Vince Allen went on to work as a professional photographer deep in the heart of Wessex, having helped create a whole new industry. Modern radio may lack the magic of the pirates, in the same way modern rail has little of the charisma of steam. The lesson is the pirates won in the end. Rock and roll beat its capacity restraints. The new rail industry – also attracting millions to its market - is equally misunderstood by an establishment  similarly unnerved by our success. Detractors argue that rail arithmetic can never stack up the way commercial radio does. Think carbon trading, green imperatives and gridlock - our maths make more sense than ever. High time they too were given a stable future on dry land.

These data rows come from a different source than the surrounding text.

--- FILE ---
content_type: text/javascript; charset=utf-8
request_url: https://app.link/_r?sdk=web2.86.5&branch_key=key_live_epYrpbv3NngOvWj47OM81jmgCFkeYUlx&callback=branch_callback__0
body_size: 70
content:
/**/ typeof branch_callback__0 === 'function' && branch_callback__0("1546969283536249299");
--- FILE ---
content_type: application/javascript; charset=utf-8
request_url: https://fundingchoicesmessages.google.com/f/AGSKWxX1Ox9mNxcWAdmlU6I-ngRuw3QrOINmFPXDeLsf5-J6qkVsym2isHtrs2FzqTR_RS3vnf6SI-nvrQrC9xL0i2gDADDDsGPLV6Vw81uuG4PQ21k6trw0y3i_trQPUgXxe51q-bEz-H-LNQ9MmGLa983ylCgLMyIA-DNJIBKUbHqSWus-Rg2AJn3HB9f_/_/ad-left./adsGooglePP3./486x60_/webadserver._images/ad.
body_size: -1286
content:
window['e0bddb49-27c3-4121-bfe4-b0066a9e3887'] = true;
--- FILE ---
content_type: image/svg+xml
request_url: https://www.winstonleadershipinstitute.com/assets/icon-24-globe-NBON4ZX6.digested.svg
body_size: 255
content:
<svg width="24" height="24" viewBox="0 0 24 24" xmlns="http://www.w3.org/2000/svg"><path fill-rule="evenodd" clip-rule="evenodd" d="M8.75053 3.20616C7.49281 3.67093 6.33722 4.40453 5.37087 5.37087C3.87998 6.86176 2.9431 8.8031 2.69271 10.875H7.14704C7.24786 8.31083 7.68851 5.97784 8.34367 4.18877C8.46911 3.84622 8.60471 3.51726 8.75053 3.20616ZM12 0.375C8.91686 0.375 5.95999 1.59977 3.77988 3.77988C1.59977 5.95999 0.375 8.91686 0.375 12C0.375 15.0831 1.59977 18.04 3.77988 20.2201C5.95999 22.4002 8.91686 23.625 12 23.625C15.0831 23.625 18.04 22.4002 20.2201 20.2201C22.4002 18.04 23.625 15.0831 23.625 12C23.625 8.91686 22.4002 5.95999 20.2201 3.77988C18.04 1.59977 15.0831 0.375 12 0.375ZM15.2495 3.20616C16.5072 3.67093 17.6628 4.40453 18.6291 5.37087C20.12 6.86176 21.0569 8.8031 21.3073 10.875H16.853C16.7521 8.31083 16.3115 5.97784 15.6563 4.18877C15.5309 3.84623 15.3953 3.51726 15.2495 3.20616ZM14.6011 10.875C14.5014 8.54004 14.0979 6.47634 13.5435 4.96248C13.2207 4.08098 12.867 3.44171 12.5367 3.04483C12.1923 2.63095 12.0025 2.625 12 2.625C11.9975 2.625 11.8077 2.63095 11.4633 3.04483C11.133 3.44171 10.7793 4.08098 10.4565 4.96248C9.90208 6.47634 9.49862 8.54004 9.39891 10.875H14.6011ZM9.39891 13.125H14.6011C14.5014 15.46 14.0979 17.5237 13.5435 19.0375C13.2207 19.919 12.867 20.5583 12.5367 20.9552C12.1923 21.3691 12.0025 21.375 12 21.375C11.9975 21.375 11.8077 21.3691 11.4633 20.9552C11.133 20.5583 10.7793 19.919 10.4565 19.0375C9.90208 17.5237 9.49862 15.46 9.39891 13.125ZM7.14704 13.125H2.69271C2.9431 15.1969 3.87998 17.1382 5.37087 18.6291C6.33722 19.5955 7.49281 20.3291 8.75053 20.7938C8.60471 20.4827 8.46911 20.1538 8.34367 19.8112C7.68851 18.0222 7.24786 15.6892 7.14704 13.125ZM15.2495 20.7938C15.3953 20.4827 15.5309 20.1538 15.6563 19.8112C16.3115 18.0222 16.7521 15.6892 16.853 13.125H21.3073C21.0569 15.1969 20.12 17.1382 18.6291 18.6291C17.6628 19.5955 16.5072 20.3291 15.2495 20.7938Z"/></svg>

Rusty Allen may never have returned to the airwaves but the justice of his cause prevailed. Rail staff who believe that right triumphs over expediency should take heart. The establishment has yet to grasp the excitement and energy of new railways. Britain needs Crossrail, High Speed Two and Three, electrification, light rail and new freight lines. Lets ride out the force eight White Paper as we did Beeching.  The rail industry will win whether under this government or the next. Misleading headline? Just another example of RailStaff’s eternal optimism first heard articulated on the ‘Rusty Allen Radio Programme’ forty years ago on Radio 270. Wherever you are out there in the wide and wonderful, this August, Vince, many thanks and best wishes.